Malmedy was the place in Belgium's Ardennes Forest where, during the winter of 1944, at the Battle of the Bulge, eighty-four prisoners of war had been massacred by a Waffen-SS unit. American POWs. The entire SS unit-- seventy-five of them, anyway--were now in Landsberg, serving long terms of imprisonment. A lot of the men had my sympathy. It's not always possible to take a lot of men prisoner in the middle of a battle. And if you let a man go, there's always the chance that, later on, you might find yourself fighting him again. War wasn't some game played by gentlemen, where paroles were given and honored.

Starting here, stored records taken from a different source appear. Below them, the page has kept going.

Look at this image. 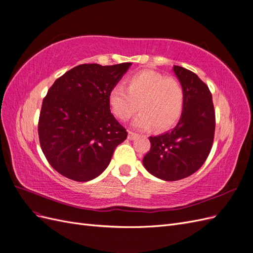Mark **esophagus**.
Instances as JSON below:
<instances>
[{"label":"esophagus","instance_id":"esophagus-1","mask_svg":"<svg viewBox=\"0 0 253 253\" xmlns=\"http://www.w3.org/2000/svg\"><path fill=\"white\" fill-rule=\"evenodd\" d=\"M137 136H138V134H136V133H134V132L128 131V136H127V138H128L129 140H133V139H135Z\"/></svg>","mask_w":253,"mask_h":253}]
</instances>
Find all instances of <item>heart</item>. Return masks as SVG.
<instances>
[{"label": "heart", "mask_w": 253, "mask_h": 253, "mask_svg": "<svg viewBox=\"0 0 253 253\" xmlns=\"http://www.w3.org/2000/svg\"><path fill=\"white\" fill-rule=\"evenodd\" d=\"M185 101V88L177 79L148 70L129 76L126 86L117 84L109 94L114 115L124 121L131 118L139 105L141 112L133 122L139 129L172 127L181 116Z\"/></svg>", "instance_id": "b5f03b06"}]
</instances>
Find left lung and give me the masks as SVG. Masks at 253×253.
I'll use <instances>...</instances> for the list:
<instances>
[{"label": "left lung", "instance_id": "1", "mask_svg": "<svg viewBox=\"0 0 253 253\" xmlns=\"http://www.w3.org/2000/svg\"><path fill=\"white\" fill-rule=\"evenodd\" d=\"M173 71L185 88V108L172 131L149 137L151 149L142 160L151 174L168 181L188 177L200 169L210 154L215 132L208 85L187 68L174 65Z\"/></svg>", "mask_w": 253, "mask_h": 253}]
</instances>
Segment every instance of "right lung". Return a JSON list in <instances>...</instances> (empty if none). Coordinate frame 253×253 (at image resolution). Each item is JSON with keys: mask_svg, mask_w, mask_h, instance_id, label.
I'll list each match as a JSON object with an SVG mask.
<instances>
[{"mask_svg": "<svg viewBox=\"0 0 253 253\" xmlns=\"http://www.w3.org/2000/svg\"><path fill=\"white\" fill-rule=\"evenodd\" d=\"M131 63L80 64L53 82L38 124L49 165L76 181H88L109 166L127 132L110 110L109 94Z\"/></svg>", "mask_w": 253, "mask_h": 253, "instance_id": "add662e5", "label": "right lung"}]
</instances>
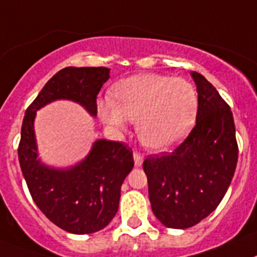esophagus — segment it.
<instances>
[{
  "instance_id": "1",
  "label": "esophagus",
  "mask_w": 257,
  "mask_h": 257,
  "mask_svg": "<svg viewBox=\"0 0 257 257\" xmlns=\"http://www.w3.org/2000/svg\"><path fill=\"white\" fill-rule=\"evenodd\" d=\"M134 162H135L137 167H141L142 163H143V156L139 152H134Z\"/></svg>"
}]
</instances>
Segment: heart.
Listing matches in <instances>:
<instances>
[{
    "mask_svg": "<svg viewBox=\"0 0 257 257\" xmlns=\"http://www.w3.org/2000/svg\"><path fill=\"white\" fill-rule=\"evenodd\" d=\"M198 110L196 88L184 78L142 73L119 81L113 99H101L98 114L105 123L123 130L137 120L142 143L156 152L179 146L192 130Z\"/></svg>",
    "mask_w": 257,
    "mask_h": 257,
    "instance_id": "1",
    "label": "heart"
}]
</instances>
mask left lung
Instances as JSON below:
<instances>
[{
  "label": "left lung",
  "mask_w": 257,
  "mask_h": 257,
  "mask_svg": "<svg viewBox=\"0 0 257 257\" xmlns=\"http://www.w3.org/2000/svg\"><path fill=\"white\" fill-rule=\"evenodd\" d=\"M198 93L196 126L172 152L143 162L152 211L169 228H188L217 209L238 163L230 106L202 75L192 72Z\"/></svg>",
  "instance_id": "obj_1"
}]
</instances>
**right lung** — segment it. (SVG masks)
<instances>
[{"label": "right lung", "instance_id": "1", "mask_svg": "<svg viewBox=\"0 0 257 257\" xmlns=\"http://www.w3.org/2000/svg\"><path fill=\"white\" fill-rule=\"evenodd\" d=\"M109 68L67 67L48 80L27 107L18 159L27 188L40 211L67 232L102 230L118 211L120 186L134 167L133 151L122 142L95 141L82 162L68 169L47 167L38 159L34 133L37 110L56 99H71L97 115V94L109 80Z\"/></svg>", "mask_w": 257, "mask_h": 257}]
</instances>
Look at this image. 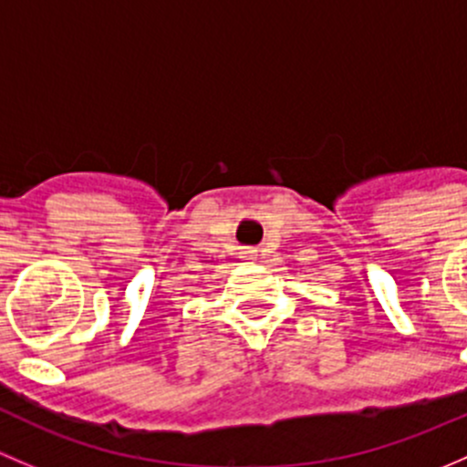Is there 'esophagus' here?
I'll return each instance as SVG.
<instances>
[{
	"mask_svg": "<svg viewBox=\"0 0 467 467\" xmlns=\"http://www.w3.org/2000/svg\"><path fill=\"white\" fill-rule=\"evenodd\" d=\"M244 256H252V252H244Z\"/></svg>",
	"mask_w": 467,
	"mask_h": 467,
	"instance_id": "34e87169",
	"label": "esophagus"
}]
</instances>
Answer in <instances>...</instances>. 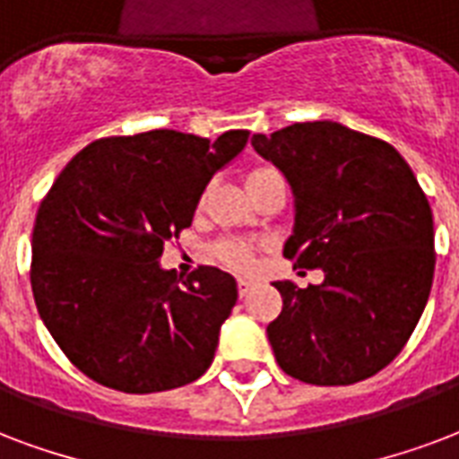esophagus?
I'll return each mask as SVG.
<instances>
[{
	"instance_id": "obj_1",
	"label": "esophagus",
	"mask_w": 459,
	"mask_h": 459,
	"mask_svg": "<svg viewBox=\"0 0 459 459\" xmlns=\"http://www.w3.org/2000/svg\"><path fill=\"white\" fill-rule=\"evenodd\" d=\"M251 288H254V281H249V278H239V295H242V298L251 290Z\"/></svg>"
}]
</instances>
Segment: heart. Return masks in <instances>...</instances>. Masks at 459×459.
<instances>
[{
    "instance_id": "1",
    "label": "heart",
    "mask_w": 459,
    "mask_h": 459,
    "mask_svg": "<svg viewBox=\"0 0 459 459\" xmlns=\"http://www.w3.org/2000/svg\"><path fill=\"white\" fill-rule=\"evenodd\" d=\"M261 171H266V169H256V171H251V177H256V174H261ZM215 254L222 264H227V266H232V268H239V271H247V268L254 266V254H251L249 247L242 242H222L215 249Z\"/></svg>"
}]
</instances>
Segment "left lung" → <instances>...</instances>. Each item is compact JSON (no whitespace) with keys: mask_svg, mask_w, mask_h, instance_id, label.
Wrapping results in <instances>:
<instances>
[{"mask_svg":"<svg viewBox=\"0 0 459 459\" xmlns=\"http://www.w3.org/2000/svg\"><path fill=\"white\" fill-rule=\"evenodd\" d=\"M295 195L282 256L322 268V285L273 282L275 360L309 385H353L399 356L433 285V215L404 157L385 140L315 120L251 137Z\"/></svg>","mask_w":459,"mask_h":459,"instance_id":"1","label":"left lung"}]
</instances>
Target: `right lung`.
Instances as JSON below:
<instances>
[{
    "label": "right lung",
    "instance_id": "obj_1",
    "mask_svg": "<svg viewBox=\"0 0 459 459\" xmlns=\"http://www.w3.org/2000/svg\"><path fill=\"white\" fill-rule=\"evenodd\" d=\"M247 140L249 130L215 143L178 130L103 137L55 178L33 225L30 288L55 343L86 377L150 394L208 370L237 281L215 266L181 281L160 258Z\"/></svg>",
    "mask_w": 459,
    "mask_h": 459
}]
</instances>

Not the war we had fought. And inasmuch as these particular SS men had been fighting one of the most brutal battles of the Second World War, it hardly made sense to charge them with war crimes. To that extent Kaufmann was right. But I wasn't sure if my sympathy extended to Fritz Gebauer. Prior to his front-line service with the Waffen-SS, Obersturmbannfuhrer Gebauer had been the commandant of Lemberg-Janowska. At some stage he must have volunteered to fight on the western front, which required a certain amount of courage--perhaps even a certain amount of distaste for his job at the labor camp.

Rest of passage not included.